These excerpts taken from the FLPB 10-K filed Mar 7, 2008.
(vi) the occurrence of any other event which is irrevocably designated as a change in control for purposes of this Agreement by resolution adopted by a majority of the then non-employee directors of Leesport.
Notwithstanding the foregoing, a Change in Control will not be deemed to have occurred if a person becomes the beneficial owner, directly or indirectly, of stock and securities representing more than 24.9% of the combined voting power of Leesports then outstanding stock and securities or the aggregate number of shares of Leesports then outstanding common stock solely as a result of an acquisition by Leesport of its stock or securities which, by reducing the number of securities or stock outstanding, increases the proportionate number of securities or stock beneficially owned by such person; provided, however, that if a person becomes the beneficial owner of more than 24.9% of the combined voting power of stock and securities or the aggregate number of shares of common stock by reason of such acquisition and thereafter becomes the beneficial owner, directly or indirectly, of any additional voting stock or securities or common stock (other than by reason of a stock split, stock dividend or similar transaction), then a Change in Control will thereupon be deemed to have occurred.

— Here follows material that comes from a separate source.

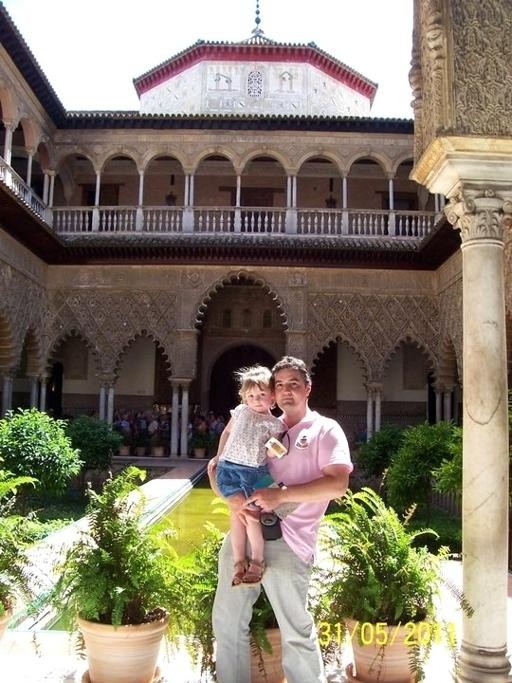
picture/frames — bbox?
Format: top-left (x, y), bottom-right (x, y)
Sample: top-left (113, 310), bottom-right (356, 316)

(d) Termination of Proposed Change in Control Transaction. If, following a public announcement described in subsection (a), a proposed transaction is terminated without completion, this Agreement shall thereafter be construed as though no such announcement had ever been made; provided, however, that the rights associated with any termination of employment or the giving of a Notice of Termination during the interim period shall be determined without regard to this subsection.